Le plus comique, c'est que c'est lui qui conseille à Nougaro, en 1975, d'enga­ger Omette Coleman pour l'enregistre­ment de « Gloria », en hommage à Don Byas. Une séance dont le souve­nir lui donne des boutons ! Qu'on en juge : « Nous avions essayé quelques saxophonistes français, mais ils étaient trop copie conforme. J'ai pensé qu'il valait mieux quelqu 'un qui soit carré­ment en dehors du coup. D'abord, Omette a dû demander quinze billets d'avion, trois lingots d'or et quatre mois de studio pour faire un quart-d'heure de pffftttt-pouettt-pffftttt. Finalement, ça s'est soldé par trois cents balles et le sandwich. Il n'était même pas foutu de trouver le la. On a fait trois prises. Quand on les a écou­tées, on était mort de rire.
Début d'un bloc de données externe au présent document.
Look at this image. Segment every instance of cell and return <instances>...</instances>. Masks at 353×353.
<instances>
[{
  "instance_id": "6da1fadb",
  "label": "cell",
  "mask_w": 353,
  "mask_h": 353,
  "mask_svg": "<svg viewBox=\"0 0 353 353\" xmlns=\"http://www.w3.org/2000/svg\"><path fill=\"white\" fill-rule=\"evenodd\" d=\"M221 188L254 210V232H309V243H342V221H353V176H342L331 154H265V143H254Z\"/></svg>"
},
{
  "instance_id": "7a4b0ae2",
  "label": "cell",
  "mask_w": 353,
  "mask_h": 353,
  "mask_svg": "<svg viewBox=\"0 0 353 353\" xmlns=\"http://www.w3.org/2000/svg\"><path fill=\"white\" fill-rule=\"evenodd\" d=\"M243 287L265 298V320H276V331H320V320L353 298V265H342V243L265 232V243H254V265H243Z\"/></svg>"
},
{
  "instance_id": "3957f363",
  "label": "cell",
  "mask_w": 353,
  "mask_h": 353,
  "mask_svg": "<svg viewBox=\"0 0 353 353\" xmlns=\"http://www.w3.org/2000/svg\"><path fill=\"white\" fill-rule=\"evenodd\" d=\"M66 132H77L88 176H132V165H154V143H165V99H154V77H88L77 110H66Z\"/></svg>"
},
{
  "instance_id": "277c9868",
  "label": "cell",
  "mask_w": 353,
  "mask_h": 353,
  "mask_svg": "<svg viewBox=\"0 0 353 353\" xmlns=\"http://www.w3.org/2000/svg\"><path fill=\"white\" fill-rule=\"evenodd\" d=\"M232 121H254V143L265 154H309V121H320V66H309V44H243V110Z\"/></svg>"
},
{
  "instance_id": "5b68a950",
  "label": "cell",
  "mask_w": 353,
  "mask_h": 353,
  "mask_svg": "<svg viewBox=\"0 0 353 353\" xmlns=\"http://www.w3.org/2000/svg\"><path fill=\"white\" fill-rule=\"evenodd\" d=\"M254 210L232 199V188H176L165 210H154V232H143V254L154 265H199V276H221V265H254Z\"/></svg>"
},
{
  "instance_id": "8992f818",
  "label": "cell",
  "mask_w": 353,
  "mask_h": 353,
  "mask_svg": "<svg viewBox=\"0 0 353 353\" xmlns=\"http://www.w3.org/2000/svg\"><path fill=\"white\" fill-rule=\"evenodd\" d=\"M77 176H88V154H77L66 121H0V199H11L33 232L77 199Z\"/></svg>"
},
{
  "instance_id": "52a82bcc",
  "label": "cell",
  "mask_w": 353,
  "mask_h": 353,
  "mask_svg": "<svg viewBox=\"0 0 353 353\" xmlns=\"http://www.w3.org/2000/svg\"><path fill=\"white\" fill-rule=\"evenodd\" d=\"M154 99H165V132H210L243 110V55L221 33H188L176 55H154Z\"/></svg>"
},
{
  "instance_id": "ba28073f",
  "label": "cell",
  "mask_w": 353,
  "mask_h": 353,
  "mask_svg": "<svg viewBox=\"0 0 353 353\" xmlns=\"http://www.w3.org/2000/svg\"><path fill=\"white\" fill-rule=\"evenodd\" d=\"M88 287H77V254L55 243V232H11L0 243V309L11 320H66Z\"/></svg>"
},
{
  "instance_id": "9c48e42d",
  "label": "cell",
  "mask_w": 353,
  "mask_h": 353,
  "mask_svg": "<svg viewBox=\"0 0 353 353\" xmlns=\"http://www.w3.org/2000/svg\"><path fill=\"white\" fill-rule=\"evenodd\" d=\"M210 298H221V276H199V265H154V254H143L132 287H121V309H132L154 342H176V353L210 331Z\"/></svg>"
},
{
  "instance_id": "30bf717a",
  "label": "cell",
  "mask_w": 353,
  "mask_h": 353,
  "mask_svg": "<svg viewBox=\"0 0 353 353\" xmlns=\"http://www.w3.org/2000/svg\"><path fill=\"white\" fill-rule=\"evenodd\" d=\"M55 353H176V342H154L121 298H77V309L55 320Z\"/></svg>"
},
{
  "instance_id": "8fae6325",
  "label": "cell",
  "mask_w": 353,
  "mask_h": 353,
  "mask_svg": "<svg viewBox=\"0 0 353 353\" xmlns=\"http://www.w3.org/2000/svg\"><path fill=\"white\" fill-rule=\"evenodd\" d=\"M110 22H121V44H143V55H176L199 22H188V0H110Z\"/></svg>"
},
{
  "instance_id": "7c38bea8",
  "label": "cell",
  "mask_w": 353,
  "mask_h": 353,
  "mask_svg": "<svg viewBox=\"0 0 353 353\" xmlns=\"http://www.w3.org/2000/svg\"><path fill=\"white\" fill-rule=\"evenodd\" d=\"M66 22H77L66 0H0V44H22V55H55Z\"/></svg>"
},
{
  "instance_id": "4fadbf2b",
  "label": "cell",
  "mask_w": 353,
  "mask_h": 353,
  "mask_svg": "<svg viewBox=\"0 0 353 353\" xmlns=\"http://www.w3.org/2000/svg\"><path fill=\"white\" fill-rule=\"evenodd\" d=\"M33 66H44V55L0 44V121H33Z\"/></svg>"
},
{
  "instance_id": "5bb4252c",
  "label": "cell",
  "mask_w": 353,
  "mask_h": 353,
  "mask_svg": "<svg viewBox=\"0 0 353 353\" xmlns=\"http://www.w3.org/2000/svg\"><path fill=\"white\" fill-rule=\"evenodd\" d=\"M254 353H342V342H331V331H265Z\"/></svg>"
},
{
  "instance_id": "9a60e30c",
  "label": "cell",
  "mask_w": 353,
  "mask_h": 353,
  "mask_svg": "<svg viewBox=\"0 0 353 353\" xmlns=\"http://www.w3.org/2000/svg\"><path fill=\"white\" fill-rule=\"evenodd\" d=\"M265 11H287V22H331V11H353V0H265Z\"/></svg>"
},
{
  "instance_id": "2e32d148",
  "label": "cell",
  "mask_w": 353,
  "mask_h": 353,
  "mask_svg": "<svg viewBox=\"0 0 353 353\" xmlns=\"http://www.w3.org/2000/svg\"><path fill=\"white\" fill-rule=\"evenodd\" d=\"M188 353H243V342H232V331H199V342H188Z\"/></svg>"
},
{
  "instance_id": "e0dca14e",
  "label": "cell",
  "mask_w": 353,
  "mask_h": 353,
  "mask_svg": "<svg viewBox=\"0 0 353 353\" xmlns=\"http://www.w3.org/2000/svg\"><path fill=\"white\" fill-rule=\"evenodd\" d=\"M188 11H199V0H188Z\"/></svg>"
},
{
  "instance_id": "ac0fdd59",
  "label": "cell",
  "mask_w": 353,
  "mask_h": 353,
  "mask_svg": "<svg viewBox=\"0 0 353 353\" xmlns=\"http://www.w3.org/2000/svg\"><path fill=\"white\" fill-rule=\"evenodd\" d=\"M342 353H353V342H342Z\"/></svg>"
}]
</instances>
Quand même, par moment, ça marche avec le chant, à cause des impulsions. Mais pour moi, cette chanson, ce n'est qu'un gag merveilleux ! » Pendant tout ce (trop) bref entretien dans les loges du Grand Echiquier, Vander n 'a pas prononcé une fois le nom d'Oscar Peterson. Je ne vois pourtant guère que le géant canadien à qui l'on puisse le comparer, pour la richesse du style et l'ampleur de la phrase, quel que soit le tempo. II reste de toute façon, et ce nouveau disque le confirme, le plus complet, avec Solal, des pianistes français.